Texto selecionado:
“Para eles, encerrou”, diz secretário sobre licença
Os organizadores da feira do Brás, montada no Calçadão da Gameleira, não conseguiram estender a autorização para manter as vendas até o próximo dia 10. Com a pressão dos camelôs, eles devem desmontar a feira nessa quarta-feira até às 20h.
A prefeitura autorizou a feira do dia 25 de abril até o dia 2 de maio, mas esse período foi suficiente para arrancar duras críticas contra a administração pública.
As mercadorias que vieram de São Paulo têm preço bem abaixo do praticado pelos camelôs. Os haitianos trouxeram os produtos bem no período de pagamento da Prefeitura de Rio Branco e Governo do Estado.
Segundo o vereador Carlos Juruna, presidente do Sindicato dos Camelôs, vendedores do calçadão do centro amargaram prejuízos e viram a clientela correr atrás das novidades e do menor preço. “O Calçadão ficou vazio e as vendas despencaram. A prefeitura não podia ter permitido isso”, reclamou.

Dados fornecidos:
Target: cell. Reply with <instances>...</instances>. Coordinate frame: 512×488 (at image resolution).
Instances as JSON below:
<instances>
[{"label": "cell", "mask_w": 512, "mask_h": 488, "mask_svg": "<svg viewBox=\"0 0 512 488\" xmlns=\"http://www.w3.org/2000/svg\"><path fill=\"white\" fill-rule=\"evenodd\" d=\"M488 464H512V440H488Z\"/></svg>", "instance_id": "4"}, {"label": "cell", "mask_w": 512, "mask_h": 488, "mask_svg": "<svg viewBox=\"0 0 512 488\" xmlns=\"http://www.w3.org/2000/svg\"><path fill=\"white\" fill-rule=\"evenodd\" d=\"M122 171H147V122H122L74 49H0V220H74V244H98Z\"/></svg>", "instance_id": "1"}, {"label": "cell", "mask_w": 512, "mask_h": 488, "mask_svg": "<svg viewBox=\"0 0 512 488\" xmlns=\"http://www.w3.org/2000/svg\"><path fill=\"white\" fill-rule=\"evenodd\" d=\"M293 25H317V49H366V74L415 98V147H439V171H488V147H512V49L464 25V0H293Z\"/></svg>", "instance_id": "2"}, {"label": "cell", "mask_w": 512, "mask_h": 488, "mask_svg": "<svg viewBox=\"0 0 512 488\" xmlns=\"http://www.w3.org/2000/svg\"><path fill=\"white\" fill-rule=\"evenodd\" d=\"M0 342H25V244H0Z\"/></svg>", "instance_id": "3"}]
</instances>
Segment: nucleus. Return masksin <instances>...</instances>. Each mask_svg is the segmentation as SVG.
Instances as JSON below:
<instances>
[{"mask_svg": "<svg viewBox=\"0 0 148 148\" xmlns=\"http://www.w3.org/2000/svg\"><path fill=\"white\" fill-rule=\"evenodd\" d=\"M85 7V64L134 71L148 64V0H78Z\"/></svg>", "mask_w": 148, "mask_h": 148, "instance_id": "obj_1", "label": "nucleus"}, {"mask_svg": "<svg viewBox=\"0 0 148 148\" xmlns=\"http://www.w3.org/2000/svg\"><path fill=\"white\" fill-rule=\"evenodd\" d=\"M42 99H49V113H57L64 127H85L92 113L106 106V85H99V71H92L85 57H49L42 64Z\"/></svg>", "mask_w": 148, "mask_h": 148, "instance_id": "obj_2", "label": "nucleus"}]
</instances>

Exercícios:
• a. Na notícia sobre a feira do Brás, até que horas os organizadores devem desmontar a feira nessa quarta-feira?
• b. Prossiga com a notícia sobre a feira do Brás a partir do ponto em que ela termina.
O material não tem nenhuma relação com a notícia sobre a feira do Brás.

Respostas:
• a. Até às 20h.

• b.
Despencou uma série de reclamações dos camelôs que acionaram o sindicato para exigir o fim da feira com produtos paulistas. A prefeitura, pressionada, negou o pedido de extensão da autorização até o dia 10 de maio. O secretário da Cidade, Ricardo Araújo, informou que a prefeitura não pode impedir que a feira seja realizada.
Os haitianos pagaram as taxas municipais e conseguiram autorização para vender durante uma semana. “Como trouxe prejuízo aos comerciantes locais, não vamos mais autorizar o comércio. Para eles, encerrou”, garantiu.